Each book introduces new player options, which became increasingly eccentric as the line went on, allowing player character fauns, pixies, jotuns, vampires, and so on - not exactly traditional WFRP fare, although pretty tame by the standards of late 3rd edition D&D. They're all pretty short - 40-60 pages each, apart from Hunger, which was 80 - and a lot of the page-count of each book is given over to new monsters, races, adventures, etc, which means that they mostly cover their topics in a fairly cursory fashion. Their take on faeries, hell, cults, beastmen, and religion are all solidly horrible dark fantasy fare, but there's nothing here which is likely to especially surprise or impress anyone who's already familiar with WFRP and its ilk.

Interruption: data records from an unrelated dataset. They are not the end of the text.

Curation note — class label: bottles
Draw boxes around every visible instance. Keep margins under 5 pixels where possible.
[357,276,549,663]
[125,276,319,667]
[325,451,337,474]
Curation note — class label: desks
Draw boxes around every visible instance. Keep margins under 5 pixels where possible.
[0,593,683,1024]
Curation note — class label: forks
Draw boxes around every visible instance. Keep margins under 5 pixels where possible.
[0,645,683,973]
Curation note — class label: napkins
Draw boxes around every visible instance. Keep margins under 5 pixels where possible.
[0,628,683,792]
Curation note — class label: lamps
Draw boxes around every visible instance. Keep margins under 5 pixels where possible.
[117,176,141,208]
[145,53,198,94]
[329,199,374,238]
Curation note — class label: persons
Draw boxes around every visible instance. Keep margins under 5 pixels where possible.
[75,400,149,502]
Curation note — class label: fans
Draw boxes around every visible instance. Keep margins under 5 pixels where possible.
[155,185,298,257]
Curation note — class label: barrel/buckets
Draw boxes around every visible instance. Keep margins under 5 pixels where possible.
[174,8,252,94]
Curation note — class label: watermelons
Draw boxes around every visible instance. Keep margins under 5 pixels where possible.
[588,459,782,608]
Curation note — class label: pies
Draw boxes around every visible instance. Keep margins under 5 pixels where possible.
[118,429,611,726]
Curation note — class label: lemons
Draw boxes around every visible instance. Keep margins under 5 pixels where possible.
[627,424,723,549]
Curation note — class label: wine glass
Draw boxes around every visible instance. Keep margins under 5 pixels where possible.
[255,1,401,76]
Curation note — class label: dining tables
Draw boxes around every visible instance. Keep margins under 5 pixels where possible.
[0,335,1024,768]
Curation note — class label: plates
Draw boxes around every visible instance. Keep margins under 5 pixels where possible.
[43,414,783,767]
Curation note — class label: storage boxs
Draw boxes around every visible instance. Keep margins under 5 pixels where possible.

Image result for shadow of the demon lord

Shadow also has three 'campaign books':
  • Tales of the Demon Lord: A book containing 11 short adventures, intended for use as a complete 11-session SotDL campaign. 
  • Queen of Gold: Another 11-adventure book. 
  • Tales of the Desolation: Only 4 adventures in this one. You'll have to get the other seven from somewhere else.
In addition to these ten physical books, however, Schwalb Entertainment has released no less than ninety-two short pdf-only supplements for the game, most of which are just a few pages long and sell for a dollar or two on Drivethrurpg. Each of these mini-supplements provides one short adventure, or one new playable race, or new rules on one topic, or information on one more area of the setting. A decade ago these would probably have been bundled up and released as another nine or ten physical books, which is exactly the kind of bloat that helped to kill off WFRP 2: keeping them all as pdf-only releases seems a much more sensible option. I've only read the core book, the seven supplements, and the first campaign book, but in terms of sheer word-count, the total amount of material released for Shadow must now rival that of WFRP 2.

Taken on its own terms, I think Shadow is a fine and functional dark fantasy RPG. The system looks much better-designed than that of either WFRP 2 or D&D 3, and I'm sure I'd enjoy running or playing it. For me, however, it never quite managed to have the same bite as WFRP: it all just felt a bit too placeholderish, a bit too generic. It's not that it's sanitised, exactly: indeed, coming loose from the Warhammer franchise has allowed Schwalb to fill his game with all the sex and shit and horribleness that Games Workshop would never want to have associated with their IP. It's more that it feels... sort of... assembled by checklist, I guess? It felt to me as though it featured torture-demons and amoral faeries and murder-cultists because those are the sorts of things that you're supposed to have in a dark fantasy RPG, rather than because the authors had any especially compelling ideas about how to make their demons and faeries and cultists different from everyone else's. It's the opposite of the early GW approach, where they mostly seem to have started from art and ideas - 'Evil Assyrian dwarves with blunderbusses!' - and worked backwards from there. I read nine books worth of material for Shadow, looking for stuff worth borrowing for my own games, and at the end of the day all I'd come away with was one monster, a couple of ideas for cults, and a few set-pieces from the adventures in Tales of the Demon Lord. The rest is all just one big sub-WFRP blur.

If you're looking for something midway between modern D&D and WFRP (but more logically designed than either of them), or if you like the sound of its 'eleven sessions and done' campaign structure, then Shadow is probably the game for you. If neither of those applies, though, you might be better off just getting Tales of the Demon Lord and adapting the adventures for use in WFRP 1/2 instead.